Saved data entries:

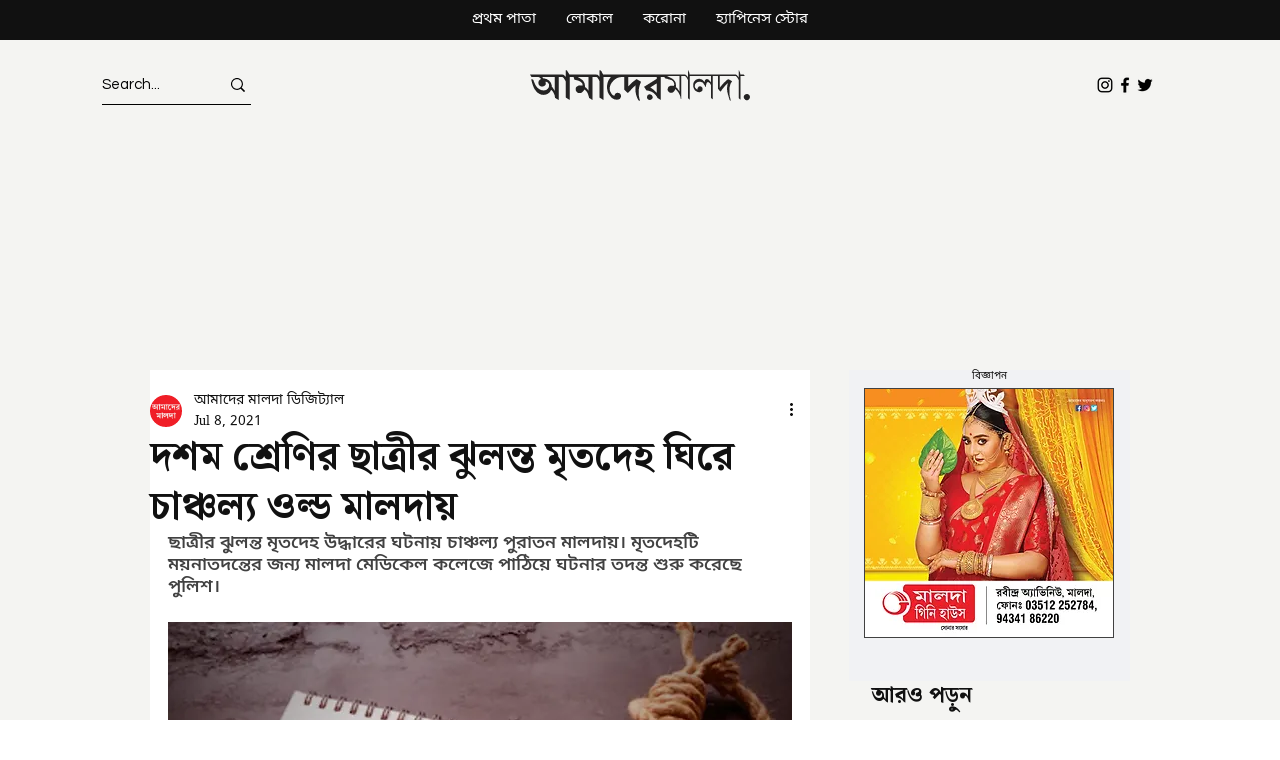

--- FILE ---
content_type: text/html; charset=utf-8
request_url: https://www.google.com/recaptcha/api2/aframe
body_size: 265
content:
<!DOCTYPE HTML><html><head><meta http-equiv="content-type" content="text/html; charset=UTF-8"></head><body><script nonce="b_Kzit-iYgfWRgLtNbcuJA">/** Anti-fraud and anti-abuse applications only. See google.com/recaptcha */ try{var clients={'sodar':'https://pagead2.googlesyndication.com/pagead/sodar?'};window.addEventListener("message",function(a){try{if(a.source===window.parent){var b=JSON.parse(a.data);var c=clients[b['id']];if(c){var d=document.createElement('img');d.src=c+b['params']+'&rc='+(localStorage.getItem("rc::a")?sessionStorage.getItem("rc::b"):"");window.document.body.appendChild(d);sessionStorage.setItem("rc::e",parseInt(sessionStorage.getItem("rc::e")||0)+1);localStorage.setItem("rc::h",'1766641150520');}}}catch(b){}});window.parent.postMessage("_grecaptcha_ready", "*");}catch(b){}</script></body></html>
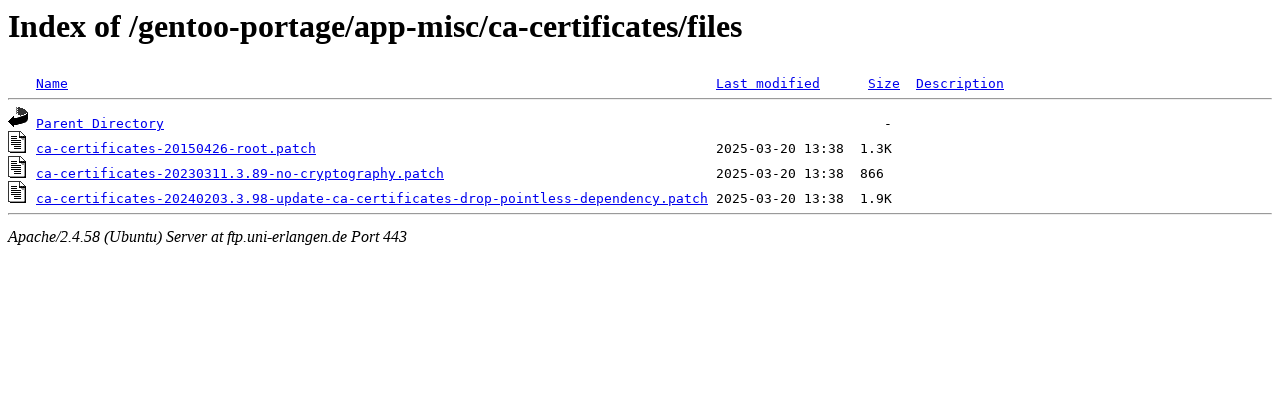

--- FILE ---
content_type: text/html;charset=UTF-8
request_url: https://ftp.uni-erlangen.de/gentoo-portage/app-misc/ca-certificates/files/?C=M;O=A
body_size: 531
content:
<!DOCTYPE HTML PUBLIC "-//W3C//DTD HTML 3.2 Final//EN">
<html>
 <head>
  <title>Index of /gentoo-portage/app-misc/ca-certificates/files</title>
 </head>
 <body>
<h1>Index of /gentoo-portage/app-misc/ca-certificates/files</h1>
<pre><img src="/icons/blank.gif" alt="Icon "> <a href="?C=N;O=A">Name</a>                                                                                 <a href="?C=M;O=D">Last modified</a>      <a href="?C=S;O=A">Size</a>  <a href="?C=D;O=A">Description</a><hr><img src="/icons/back.gif" alt="[PARENTDIR]"> <a href="/gentoo-portage/app-misc/ca-certificates/">Parent Directory</a>                                                                                          -   
<img src="/icons/text.gif" alt="[TXT]"> <a href="ca-certificates-20150426-root.patch">ca-certificates-20150426-root.patch</a>                                                  2025-03-20 13:38  1.3K  
<img src="/icons/text.gif" alt="[TXT]"> <a href="ca-certificates-20230311.3.89-no-cryptography.patch">ca-certificates-20230311.3.89-no-cryptography.patch</a>                                  2025-03-20 13:38  866   
<img src="/icons/text.gif" alt="[TXT]"> <a href="ca-certificates-20240203.3.98-update-ca-certificates-drop-pointless-dependency.patch">ca-certificates-20240203.3.98-update-ca-certificates-drop-pointless-dependency.patch</a> 2025-03-20 13:38  1.9K  
<hr></pre>
<address>Apache/2.4.58 (Ubuntu) Server at ftp.uni-erlangen.de Port 443</address>
</body></html>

**Task instructions:** Find every line of the data that includes the string "misc". Copy each of those lines.

**Task solution:**
request_url: https://ftp.uni-erlangen.de/gentoo-portage/app-misc/ca-certificates/files/?C=M;O=A
  <title>Index of /gentoo-portage/app-misc/ca-certificates/files</title>
<h1>Index of /gentoo-portage/app-misc/ca-certificates/files</h1>
<pre><img src="/icons/blank.gif" alt="Icon "> <a href="?C=N;O=A">Name</a>                                                                                 <a href="?C=M;O=D">Last modified</a>      <a href="?C=S;O=A">Size</a>  <a href="?C=D;O=A">Description</a><hr><img src="/icons/back.gif" alt="[PARENTDIR]"> <a href="/gentoo-portage/app-misc/ca-certificates/">Parent Directory</a>                                                                                          -   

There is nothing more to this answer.